== Try it ==
Transcribe all data verbatim. Skip the pictures.

== Records provided ==
☆ ☆ ☆ ☆ ☆ ☆ ☆

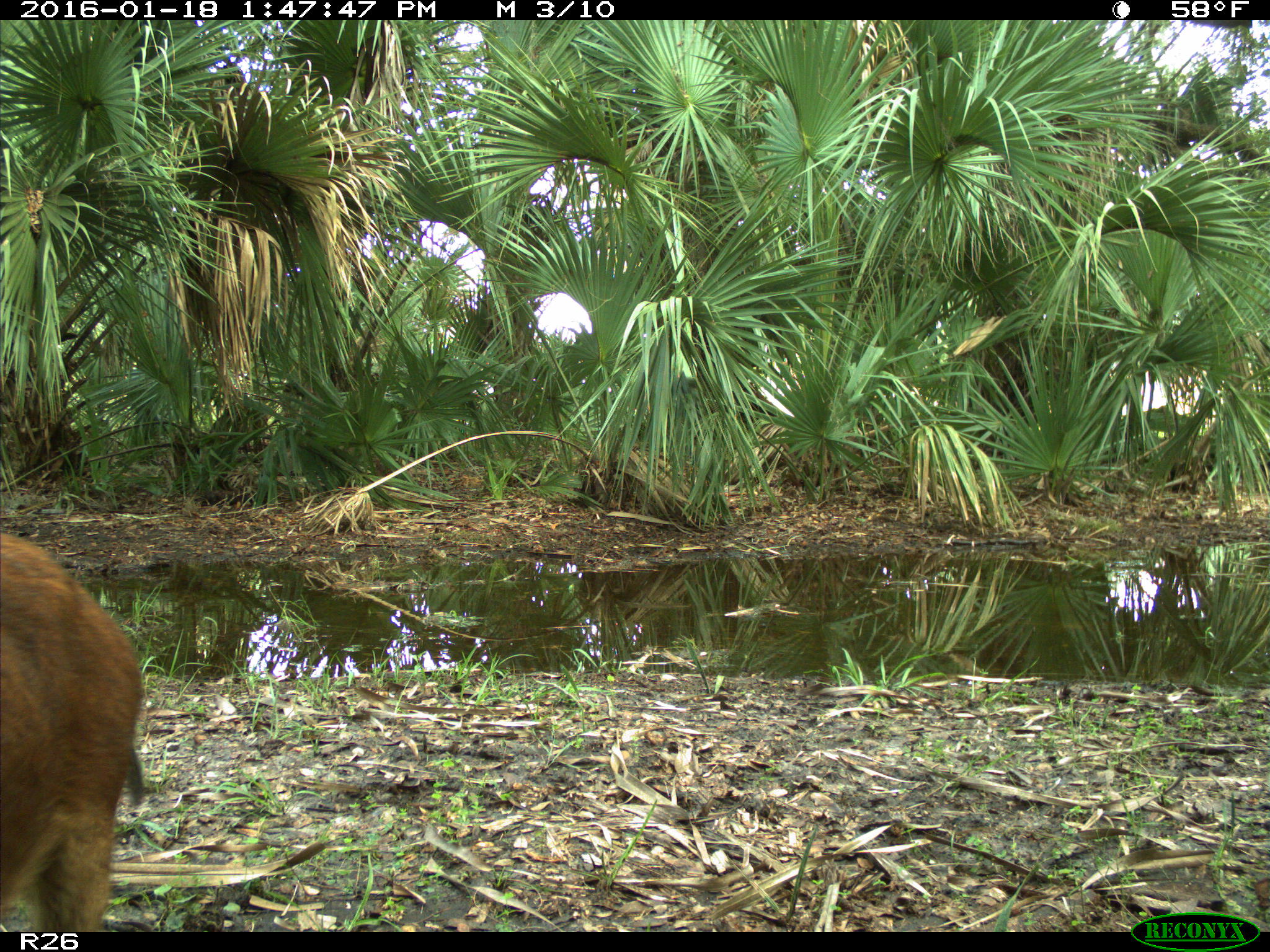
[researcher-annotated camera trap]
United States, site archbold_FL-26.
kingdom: Animalia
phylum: Chordata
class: Mammalia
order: Artiodactyla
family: Suidae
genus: Sus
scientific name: Sus scrofa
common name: wild boar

☆ ☆ ☆ ☆ ☆ ☆ ☆

== Result of the exercise ==
[researcher-annotated camera trap]
United States, site archbold_FL-26.
kingdom: Animalia
phylum: Chordata
class: Mammalia
order: Artiodactyla
family: Suidae
genus: Sus
scientific name: Sus scrofa
common name: wild boar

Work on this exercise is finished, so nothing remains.